The revolution has been far too quiet. Stigma surrounding lung cancer and cigarette smoking, medical nihilism, patient nihilism and fear all contribute to keeping these remarkable accomplishments too low in profile, both within the house of medicine and in the wider world in which we (and our patients) live.
As a chest radiologist, I am grateful to have played a small role in the NLST, the study that provided the ultimate impetus for payer acceptance of lung cancer screening in this country. And I am thankful for the opportunity every day to be able to provide low-dose CT lung cancer screening as a service to my eligible high-risk patients — those age 50 to 80; 20 pack-year smoking history; and current or former cigarette smokers who quit within 15 years. Yet not enough of my eligible patients take advantage of this opportunity.
I’d wager that my practice is no different in this respect than most practices elsewhere in the United States. And so, as we observe Lung Cancer Awareness Month in November, we should ask ourselves, “Is it time to take a different tack?”
Raising awareness of the opportunity for lung cancer screening among our patients and referring physicians is necessary to make a difference, but is it enough?

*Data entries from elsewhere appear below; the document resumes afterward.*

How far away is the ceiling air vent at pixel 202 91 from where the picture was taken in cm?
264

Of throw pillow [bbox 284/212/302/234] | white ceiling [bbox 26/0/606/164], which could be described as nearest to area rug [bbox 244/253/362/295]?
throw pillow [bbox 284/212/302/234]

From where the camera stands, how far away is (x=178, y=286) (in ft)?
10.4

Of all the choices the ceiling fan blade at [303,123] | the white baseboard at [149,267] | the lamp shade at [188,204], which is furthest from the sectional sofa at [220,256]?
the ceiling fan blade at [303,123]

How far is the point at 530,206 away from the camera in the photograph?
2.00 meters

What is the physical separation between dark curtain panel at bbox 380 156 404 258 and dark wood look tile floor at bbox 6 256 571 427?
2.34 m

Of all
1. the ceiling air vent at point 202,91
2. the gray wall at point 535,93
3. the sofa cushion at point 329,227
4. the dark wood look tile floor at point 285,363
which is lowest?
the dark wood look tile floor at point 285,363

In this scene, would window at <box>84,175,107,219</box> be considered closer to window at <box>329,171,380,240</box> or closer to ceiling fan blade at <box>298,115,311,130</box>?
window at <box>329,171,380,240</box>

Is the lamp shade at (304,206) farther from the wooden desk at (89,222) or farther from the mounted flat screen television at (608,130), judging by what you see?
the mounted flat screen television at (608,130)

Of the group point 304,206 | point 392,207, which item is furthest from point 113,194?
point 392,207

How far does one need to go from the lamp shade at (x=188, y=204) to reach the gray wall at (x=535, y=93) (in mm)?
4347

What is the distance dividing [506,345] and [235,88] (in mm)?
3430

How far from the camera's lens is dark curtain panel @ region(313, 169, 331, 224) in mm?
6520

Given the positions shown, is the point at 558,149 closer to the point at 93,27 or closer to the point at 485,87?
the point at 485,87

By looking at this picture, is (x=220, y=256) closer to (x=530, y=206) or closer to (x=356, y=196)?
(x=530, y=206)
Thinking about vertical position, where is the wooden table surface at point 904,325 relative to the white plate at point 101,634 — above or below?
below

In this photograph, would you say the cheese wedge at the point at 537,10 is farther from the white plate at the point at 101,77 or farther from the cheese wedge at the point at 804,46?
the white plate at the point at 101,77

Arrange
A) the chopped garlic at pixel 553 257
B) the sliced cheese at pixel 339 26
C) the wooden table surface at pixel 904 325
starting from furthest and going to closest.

I would argue not and encourage you to consider how you can translate awareness into action.
The 2nd National Lung Cancer Screening Day (Saturday, Nov. 11, 2023) is an excellent opportunity for all radiology practices to showcase their ability to serve this segment of their population. Smoking history correlates strongly with lower socioeconomic status in this country. Many of our patients who might most benefit from screening may find it difficult or impossible to get screened on a typical weekday. For them, having a weekend alternative could literally be lifesaving.
And if your practice can’t be ready by Nov. 11, perhaps you can be ready later. National Lung Cancer Screening Day should be our starting point, not our destination, as we work to meet our patients where the need exists.
The ACR has numerous educational and practice-based resources to help you perform high-quality lung cancer screening, and I encourage everyone to take full advantage of them. In so doing, you help ensure that our lung cancer screening patients receive the highest quality of care and have the greatest opportunity to be diagnosed at a low stage, in the unfortunate event they have lung cancer.
While my sister’s story is one of sadness, our lung cancer screening message should be quite the opposite. Working together with our patients and medical colleagues, we can make a tremendous positive difference. Awareness + Action = Hope in the fight against lung cancer.